Parmi les priorités qu’elle défend pour le pays, Carole Delga cite en urgence de prendre la “décision de cohabitation ; une dose de proportionnelle aux prochaines élections pour sortir des logiques d’appareils ; une nouvelle étape dans la décentralisation et davantage associer les citoyens aux décisions.” Quant à ses priorités en matière économique, “il faut que le travail paie ; il n’est pas normal de gagner 1 400 € par mois pour un temps plein dans les services à la personne ou dans la grande distribution.” La présidente de l’Occitanie milite pour “une grande conférence sociale pour réévaluer les salaires ; le Smic et les petits salaires ; investir dans la réindustrialisation ; produire un maximum sur place et dans le mix énergétique, dans les énergies renouvelables”.

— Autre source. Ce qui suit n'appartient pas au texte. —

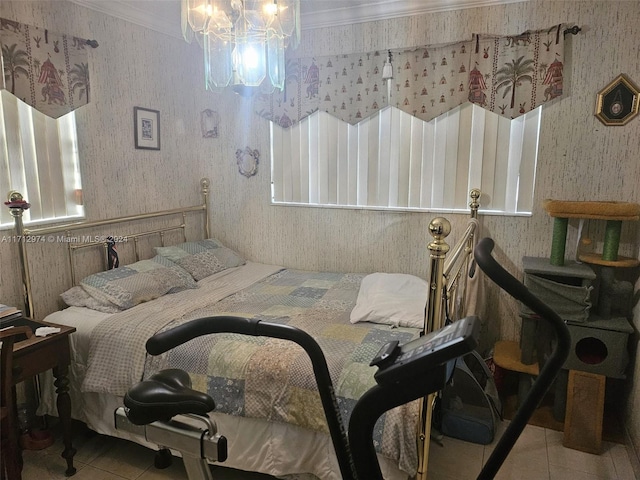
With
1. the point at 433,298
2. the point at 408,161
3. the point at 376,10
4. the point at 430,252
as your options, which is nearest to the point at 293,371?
the point at 433,298

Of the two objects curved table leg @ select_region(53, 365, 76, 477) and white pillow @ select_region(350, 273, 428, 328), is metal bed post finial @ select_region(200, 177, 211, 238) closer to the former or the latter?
white pillow @ select_region(350, 273, 428, 328)

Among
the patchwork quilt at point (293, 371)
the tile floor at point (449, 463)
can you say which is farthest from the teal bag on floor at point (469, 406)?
the patchwork quilt at point (293, 371)

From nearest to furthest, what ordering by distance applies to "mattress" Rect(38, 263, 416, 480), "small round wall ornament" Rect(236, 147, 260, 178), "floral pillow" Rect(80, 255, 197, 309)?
"mattress" Rect(38, 263, 416, 480)
"floral pillow" Rect(80, 255, 197, 309)
"small round wall ornament" Rect(236, 147, 260, 178)

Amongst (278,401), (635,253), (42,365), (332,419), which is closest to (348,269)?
(278,401)

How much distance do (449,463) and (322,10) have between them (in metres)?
2.94

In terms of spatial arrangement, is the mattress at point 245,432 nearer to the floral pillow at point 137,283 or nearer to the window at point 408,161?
the floral pillow at point 137,283

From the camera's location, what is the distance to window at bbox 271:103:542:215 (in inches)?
109

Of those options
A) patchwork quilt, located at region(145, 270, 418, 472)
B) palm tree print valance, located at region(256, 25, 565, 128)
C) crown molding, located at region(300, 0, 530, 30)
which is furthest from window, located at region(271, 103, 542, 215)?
patchwork quilt, located at region(145, 270, 418, 472)

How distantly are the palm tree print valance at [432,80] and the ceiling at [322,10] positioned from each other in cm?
24

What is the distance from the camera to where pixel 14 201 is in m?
2.14

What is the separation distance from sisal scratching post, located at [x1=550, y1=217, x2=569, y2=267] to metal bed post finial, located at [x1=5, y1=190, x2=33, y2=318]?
2874mm

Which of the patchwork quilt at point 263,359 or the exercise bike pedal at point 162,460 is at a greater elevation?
the patchwork quilt at point 263,359

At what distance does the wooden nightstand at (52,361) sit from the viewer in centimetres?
181

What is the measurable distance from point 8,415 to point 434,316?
1703 millimetres
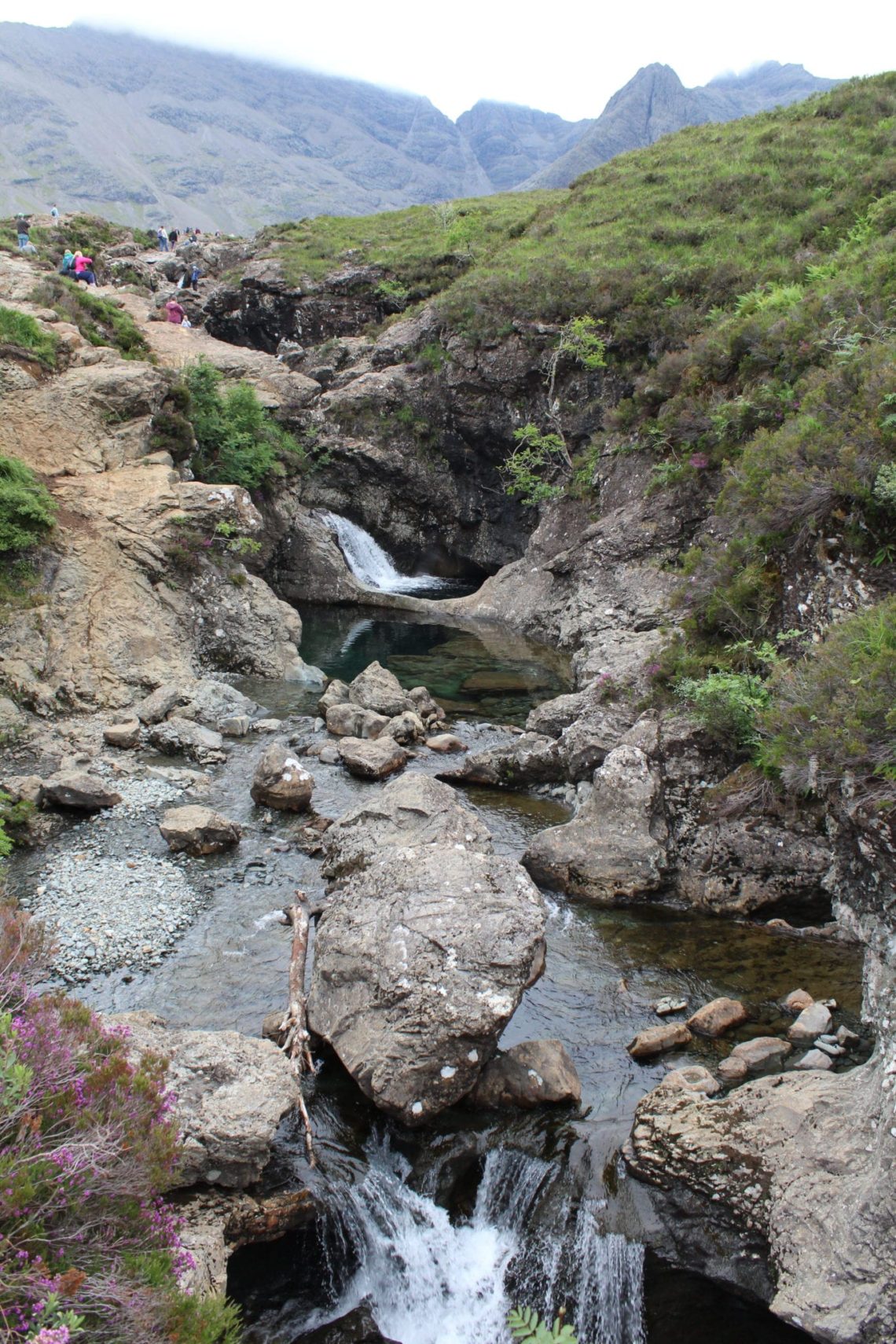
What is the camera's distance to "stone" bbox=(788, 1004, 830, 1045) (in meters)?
8.09

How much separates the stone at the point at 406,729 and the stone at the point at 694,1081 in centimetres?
1042

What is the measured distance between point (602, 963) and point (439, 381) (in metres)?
28.7

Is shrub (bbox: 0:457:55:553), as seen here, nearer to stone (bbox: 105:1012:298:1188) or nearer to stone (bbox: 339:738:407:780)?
stone (bbox: 339:738:407:780)

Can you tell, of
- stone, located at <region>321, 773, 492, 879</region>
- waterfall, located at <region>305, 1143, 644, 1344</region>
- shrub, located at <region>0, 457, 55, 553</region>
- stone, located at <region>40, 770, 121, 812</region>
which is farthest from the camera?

“Le travail ne me fait pas peur”
Quant au budget de l’État qui doit être voté le 1er octobre maximum, là aussi, il y a urgence. Carole Delga commente : “Les régions sont les parents pauvres : c’est la seule strate qui a vu ses dotations baisser pour des raisons politiciennes. Nous avons eu 136 M€ de moins pour l’Occitanie cette année… Et je ne vois pas comment il sera possible de voter le budget à temps, souffle l’ancienne ministre de François Hollande. Bercy envisagerait même de décaler le vote de la loi de finances. Cela donne une image déplorable en France et à l’international. Moi, le travail ne me fait pas peur.” On ne sait jamais.